Er nickte schweigend und sah sie noch immer an. Verwirrt hob Lyrika ihre Augenbrauen.

Schließlich hob er seine Hände und legte sie sanft um ihre Oberarme, während sich ein mildes Lächeln auf seine Lippen schlich. Seine Augen waren voller Dankbarkeit und auch Reue.

Lyrika versteinerte quasi, wie ein Tier das sich tot stellte. Doch Perry spürte wohl ihr Unwohlsein und ließ sie nach einigen ewig langen Sekunden einfach wieder los.

„Danke“, hauchte er schließlich und wandte sich mit diesem Wort von ihr ab, um kurz darauf im Badezimmer zu verschwinden.

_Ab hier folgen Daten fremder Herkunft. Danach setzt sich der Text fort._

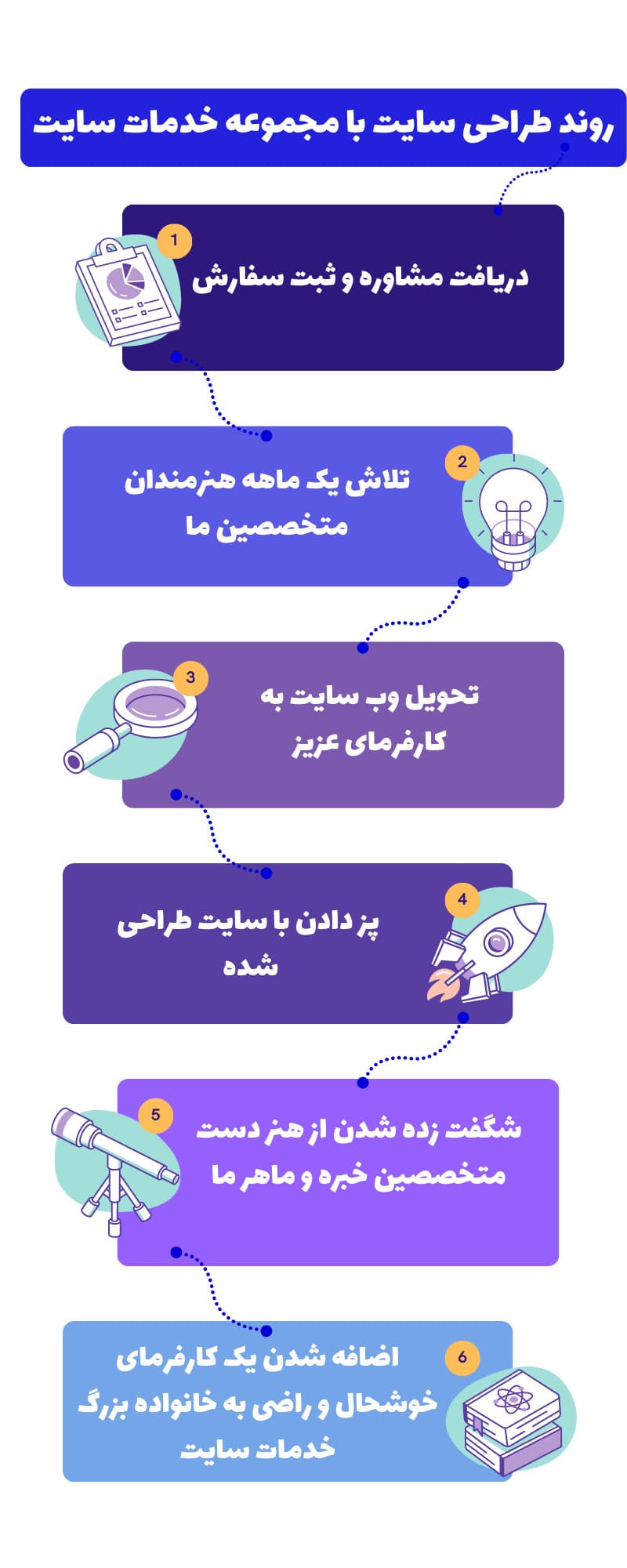 روند طراحی سایت با مجموعه خدمات سایت

1
دریافت مشاوره و ثبت سفارش

2
تلاش یک ماهه هنرمندان متخصصین ما

3
تحویل وب سایت به کارفرمای عزیز

4
پز دادن با سایت طراحی شده

5
شگفت زده شدن از هنر دست متخصصین خبره و ماهر ما

6
اضافه شدن یک کارفرمای خوشحال و راضی به خانواده بزرگ خدمات سایت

Die Schwarzhaarige stieß die Luft aus, als sie bemerkte, dass sie diese angehalten hatte. Erst jetzt spürte sie, wie ihr ganzer Körper vor Anspannung kribbelte.

Erledigt ließ sie sich auf ihr Bett plumpsen und legte ihren Kopf erschöpft in den Nacken.

Dass ihr Mitbewohner nun wieder aufgetaucht war und sie sich wieder vertragen hatten, ließ einen Stein von ihrem Herzen fallen. Bisher war sie immer alleine gewesen - und glücklich damit. Doch irgendwie war das Wissen und das Gefühl, dass Perry wieder bei ihr war, so schön, dass sie unwillkürlich lächeln musste.
 

„Was mach ich hier eigentlich?“, fragte sie sich selbst, als sie sich das dümmliche Grinsen aus dem Gesicht wischte.